#### PROBLEMS TO WORK ON:
- A) In the business intelligence excerpt, how many buyer personas does HelloFresh use to reach target audiences?
- B) Summarize the business intelligence excerpt in two sentences.

[EXCERPT TO READ — start]

Tesla
Tesla, an innovative automotive company, leverages business intelligence to connect its cars wirelessly to corporate headquarters for data collection. It analyzes data to correct and avoid issues like component damage, traffic or road hazards. BI helps this automotive disruptor boost customer satisfaction and inform decisions on future upgrades.
Uber
This California-based transportation company uses business intelligence to monitor traffic conditions, journey times and durations, driver availability and customer demand in real time. It leverages surge pricing and a rating system as a part of its business model to manage fares and maintain trust between drivers and customers.
Walmart
Walmart uses business intelligence to gauge customer behavior online and in-store based on customer purchases. It helps them make data-driven decisions around assortments, inventory and merchandising, resources, promotions and more to drive profits. Data-based apps shine a light on customer preferences and curate specific loyalty programs for different segments.
HelloFresh
HelloFresh, a meal kit company, automates reporting processes and empowers its teams to create personalized, regional marketing campaigns through business intelligence. They use three different buyer personas to reach target audiences with customized products. As a result, they continually improve conversion rates and retain customers.
Techniques
Let’s look at some popular business intelligence techniques:
- Analytics: Extracts and identifies trends, patterns and correlations from historical data to drive decisions.
- Dashboards: Collects and displays intuitive visualizations, KPIs and metrics to monitor business performance.
- Data Mining: Employs statistical and machine learning techniques to unearth anomalies, patterns and correlations within large datasets to predict outcomes.
- ETL: Extracts data from multiple sources, cleans it to improve quality and loads it into systems for access and manipulation.
- OLAP: Performs complex analytical queries on transactional systems to solve problems from different perspectives.
- Predictive Modeling: Uses machine learning and data mining techniques to predict future outcomes by analyzing historical data.
Application Types
Some different business intelligence applications are as follows:
- Ad Hoc Analysis: Run queries to gauge specific business issues. Create ad hoc reports on the fly to make data-driven decisions.
- Mobile BI: View dashboards on smartphones and tablets. It provides real-time data access to boost efficiency, performance and collaboration.
- Real-Time BI: BI applications analyze real-time data to provide an up-to-date view of business operations, customer behavior and financial markets. Real-time analytics streams data and supports decision analytics such as credit scoring, stock trading and more.
- Collaborative BI: Lets team members work together and share information. Annotate data with comments to highlight trends, patterns and other important information.
- Location Intelligence: Analyze location and geospatial data with map-based visualization tools. Potential applications include site selection for corporates and retail stores, location-based marketing and logistics management.
- Embedded BI: Integrate data visualizations, reports and dashboards while analyzing data within the application. It boosts data usability and decision-making capabilities.
Notable Trends
Let’s take a quick look at some BI trends that businesses are adopting:
- Augmented Analytics: BI tools offer natural language querying capabilities and AI and machine learning algorithms that help you perform data cleaning and analysis while creating charts, reports and other visuals.
- Low Code or No Code: Offers a graphical user interface that allows you to develop BI applications with minimal or no coding.
- Cloud Adoption: BI tools and warehouses are rapidly shifting to the cloud to mitigate risks and foster scalability.
- Data Literacy: Boosting data literacy ensures new users understand and work with data without getting bogged down in complexity.
Conclusion
Businesses generate large amounts of data daily, and leveraging this information is vital to derive actionable insights. The business intelligence examples we talked about earlier show how companies use data to improve business performance and gain a competitive advantage.

[EXCERPT TO READ — finish]
[INFORMATION SUPPLIED — start]

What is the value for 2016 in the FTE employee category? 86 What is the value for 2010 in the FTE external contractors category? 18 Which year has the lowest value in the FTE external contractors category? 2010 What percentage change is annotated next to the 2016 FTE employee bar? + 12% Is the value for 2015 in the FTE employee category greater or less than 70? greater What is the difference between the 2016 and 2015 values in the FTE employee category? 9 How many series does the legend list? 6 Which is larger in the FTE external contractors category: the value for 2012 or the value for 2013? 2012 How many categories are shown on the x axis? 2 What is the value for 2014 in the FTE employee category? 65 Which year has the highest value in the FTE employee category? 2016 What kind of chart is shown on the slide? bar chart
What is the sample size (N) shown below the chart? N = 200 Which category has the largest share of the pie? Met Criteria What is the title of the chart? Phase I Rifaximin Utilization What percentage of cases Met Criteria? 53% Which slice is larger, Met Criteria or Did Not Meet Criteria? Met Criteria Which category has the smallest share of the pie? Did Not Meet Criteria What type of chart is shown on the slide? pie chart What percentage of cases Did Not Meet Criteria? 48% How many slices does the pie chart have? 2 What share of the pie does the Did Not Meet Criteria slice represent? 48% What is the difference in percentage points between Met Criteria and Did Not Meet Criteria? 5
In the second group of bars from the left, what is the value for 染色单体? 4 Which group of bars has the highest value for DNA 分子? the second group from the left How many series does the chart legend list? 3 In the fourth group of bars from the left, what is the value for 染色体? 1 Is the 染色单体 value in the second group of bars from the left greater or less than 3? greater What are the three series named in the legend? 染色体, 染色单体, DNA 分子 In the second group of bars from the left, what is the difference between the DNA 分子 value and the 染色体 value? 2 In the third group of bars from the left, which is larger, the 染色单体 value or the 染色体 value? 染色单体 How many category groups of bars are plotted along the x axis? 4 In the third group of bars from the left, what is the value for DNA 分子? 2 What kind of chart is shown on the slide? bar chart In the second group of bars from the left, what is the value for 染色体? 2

[INFORMATION SUPPLIED — finish]

#### ANSWERS FOR EACH ITEM:
- A) Three.

- B) Companies such as Tesla, Uber, Walmart and HelloFresh use business intelligence to collect and analyze data, from connecting cars to headquarters and monitoring traffic to gauging customer behavior and creating personalized marketing campaigns. The excerpt also outlines popular BI techniques, application types and trends, and concludes that leveraging daily data helps businesses improve performance and gain a competitive advantage.